It is a problem in my homework.
First I was asked to show $$ \nabla_a\nabla_bA_c-\nabla_b\nabla_aA_c=R_{a,b,c}^{\;\;\;\;\;d}A_d $$
where $A$ is a (0,1)-tensor and $R_{a,b,c}^{\;\;\;\;\;d}$ is the Riemann curvature tensor, which is defined by $$ \nabla_a\nabla_bV^c-\nabla_b\nabla_aV^c=R_{a,b,d}^{\;\;\;\;\;c}V^d $$
I proved it.
Then the question says
Hence, show that $R_{a,b,c}^{\;\;\;\;\;d} +R_{b,c,a}^{\;\;\;\;\;d}+R_{c,a,b}^{\;\;\;\;\;d}=0$
However, I don't know how it can be deduced from the above identity.

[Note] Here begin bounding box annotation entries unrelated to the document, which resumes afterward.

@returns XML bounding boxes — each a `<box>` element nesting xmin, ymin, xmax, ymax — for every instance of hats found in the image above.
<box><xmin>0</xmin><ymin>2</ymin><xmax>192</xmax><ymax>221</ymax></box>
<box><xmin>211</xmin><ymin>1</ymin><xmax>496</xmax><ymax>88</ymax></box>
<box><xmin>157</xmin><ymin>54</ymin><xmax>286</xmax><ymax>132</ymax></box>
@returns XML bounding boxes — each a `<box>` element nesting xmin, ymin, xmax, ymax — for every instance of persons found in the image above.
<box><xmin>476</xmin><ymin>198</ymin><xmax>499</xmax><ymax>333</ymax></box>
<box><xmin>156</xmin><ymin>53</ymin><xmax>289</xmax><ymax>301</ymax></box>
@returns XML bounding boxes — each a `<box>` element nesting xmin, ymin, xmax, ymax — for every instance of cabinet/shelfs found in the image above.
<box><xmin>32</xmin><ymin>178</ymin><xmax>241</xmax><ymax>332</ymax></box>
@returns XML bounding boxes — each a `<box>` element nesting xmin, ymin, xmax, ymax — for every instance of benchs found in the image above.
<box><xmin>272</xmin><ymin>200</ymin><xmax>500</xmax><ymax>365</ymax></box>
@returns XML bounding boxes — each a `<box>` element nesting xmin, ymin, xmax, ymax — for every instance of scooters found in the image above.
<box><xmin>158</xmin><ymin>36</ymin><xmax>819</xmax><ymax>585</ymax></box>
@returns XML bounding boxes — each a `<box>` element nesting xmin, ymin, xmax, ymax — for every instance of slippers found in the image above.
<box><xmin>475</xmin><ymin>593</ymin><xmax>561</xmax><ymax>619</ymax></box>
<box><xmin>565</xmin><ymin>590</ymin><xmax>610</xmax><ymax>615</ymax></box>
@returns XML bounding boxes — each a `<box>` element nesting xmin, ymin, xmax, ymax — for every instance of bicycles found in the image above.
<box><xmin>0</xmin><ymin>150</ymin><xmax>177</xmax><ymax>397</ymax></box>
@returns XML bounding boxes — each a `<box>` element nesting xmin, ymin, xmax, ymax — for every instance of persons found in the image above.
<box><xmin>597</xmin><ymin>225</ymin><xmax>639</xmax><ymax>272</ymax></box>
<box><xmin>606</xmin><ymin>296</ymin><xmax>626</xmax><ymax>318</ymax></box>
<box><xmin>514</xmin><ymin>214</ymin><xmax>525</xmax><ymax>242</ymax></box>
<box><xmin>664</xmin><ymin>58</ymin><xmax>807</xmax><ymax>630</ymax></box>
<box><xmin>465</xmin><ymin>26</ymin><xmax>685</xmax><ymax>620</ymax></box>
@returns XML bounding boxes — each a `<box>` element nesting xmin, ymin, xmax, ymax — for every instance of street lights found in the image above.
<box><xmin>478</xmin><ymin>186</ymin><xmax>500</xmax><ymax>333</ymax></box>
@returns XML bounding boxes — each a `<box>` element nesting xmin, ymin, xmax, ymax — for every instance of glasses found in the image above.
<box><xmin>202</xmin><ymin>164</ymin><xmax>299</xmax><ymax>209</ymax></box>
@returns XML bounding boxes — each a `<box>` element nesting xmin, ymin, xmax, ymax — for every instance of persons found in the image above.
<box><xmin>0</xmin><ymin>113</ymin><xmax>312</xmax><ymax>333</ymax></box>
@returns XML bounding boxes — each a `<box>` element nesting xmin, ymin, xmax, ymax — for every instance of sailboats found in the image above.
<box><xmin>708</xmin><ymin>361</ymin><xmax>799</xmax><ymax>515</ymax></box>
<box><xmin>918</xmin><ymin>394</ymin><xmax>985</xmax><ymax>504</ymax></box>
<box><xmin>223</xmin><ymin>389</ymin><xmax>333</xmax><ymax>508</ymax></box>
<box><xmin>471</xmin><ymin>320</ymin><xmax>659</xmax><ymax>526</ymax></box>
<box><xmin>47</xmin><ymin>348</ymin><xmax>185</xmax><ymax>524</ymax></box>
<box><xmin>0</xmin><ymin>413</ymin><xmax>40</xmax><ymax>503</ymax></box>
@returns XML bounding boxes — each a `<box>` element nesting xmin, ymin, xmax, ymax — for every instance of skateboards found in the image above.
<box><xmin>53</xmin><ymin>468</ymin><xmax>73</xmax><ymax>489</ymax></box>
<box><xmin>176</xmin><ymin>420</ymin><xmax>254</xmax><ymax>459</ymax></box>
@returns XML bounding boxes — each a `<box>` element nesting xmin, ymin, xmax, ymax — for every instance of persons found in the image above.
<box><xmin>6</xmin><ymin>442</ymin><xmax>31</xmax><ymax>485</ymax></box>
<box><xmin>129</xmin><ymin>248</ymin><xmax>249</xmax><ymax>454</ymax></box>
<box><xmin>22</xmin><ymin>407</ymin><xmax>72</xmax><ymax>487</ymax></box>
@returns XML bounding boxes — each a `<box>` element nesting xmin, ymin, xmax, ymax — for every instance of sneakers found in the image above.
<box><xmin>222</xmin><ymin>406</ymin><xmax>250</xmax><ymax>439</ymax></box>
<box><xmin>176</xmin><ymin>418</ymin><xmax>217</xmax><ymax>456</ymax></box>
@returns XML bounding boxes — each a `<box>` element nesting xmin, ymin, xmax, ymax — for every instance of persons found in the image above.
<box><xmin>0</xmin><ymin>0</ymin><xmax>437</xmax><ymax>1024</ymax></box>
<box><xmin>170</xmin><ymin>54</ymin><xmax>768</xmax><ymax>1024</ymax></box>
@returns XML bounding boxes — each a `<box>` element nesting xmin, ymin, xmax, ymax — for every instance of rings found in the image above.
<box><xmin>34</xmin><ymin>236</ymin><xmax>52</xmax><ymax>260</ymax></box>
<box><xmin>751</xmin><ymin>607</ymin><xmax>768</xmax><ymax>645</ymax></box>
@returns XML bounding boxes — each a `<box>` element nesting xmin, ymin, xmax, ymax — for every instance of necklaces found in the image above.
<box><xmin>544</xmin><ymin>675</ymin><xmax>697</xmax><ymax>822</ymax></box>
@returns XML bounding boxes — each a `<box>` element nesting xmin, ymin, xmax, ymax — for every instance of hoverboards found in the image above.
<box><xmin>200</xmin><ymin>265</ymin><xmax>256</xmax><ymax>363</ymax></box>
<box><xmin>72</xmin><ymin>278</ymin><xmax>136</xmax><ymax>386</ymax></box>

I tried to look at $$ [\nabla_a,\nabla_b]A_c+[\nabla_b,\nabla_c]A_a+[\nabla_c,\nabla_a]A_b $$
But it seems not obvious that it is zero.
Can anyone help?
It suffices to show that $$R_{a,b,c}^{d} A_{d} + R_{b,c,a}^{d}A_{d} + R_{c,a,b}^{d}A_{d} = 0$$
for any $A_d$. Expanding via the first formula, you get
$$\left( \nabla_{a}\nabla_{b}A_{c} - \nabla_{b}\nabla_{a}A_{c} \right) + \left( \nabla_{b}\nabla_{c}A_{a} - \nabla_{c}\nabla_{b}A_{a} \right) + \left( \nabla_{c}\nabla_{a}A_{b} - \nabla_{a}\nabla_{c}A_{b} \right)$$
Now, if we take the first and last terms
$$\nabla_{a}\nabla_{b}A_c - \nabla_{a}\nabla_{c}A_b = \nabla_{a}(\nabla_{b}A_{c} - \nabla_{c}A_b) = \nabla_{a}(\nabla_{b}c(A) - \nabla_{c}b(A))$$ $$ = \nabla_{a}(\nabla_{b}c - \nabla_{c}b)A = \nabla_{a}([b,c]A) = 0$$
Since $a,b,c$ are coordinate vector fields for which the Lie bracket vanishes or is constant. The other pairs of terms cancel similarly.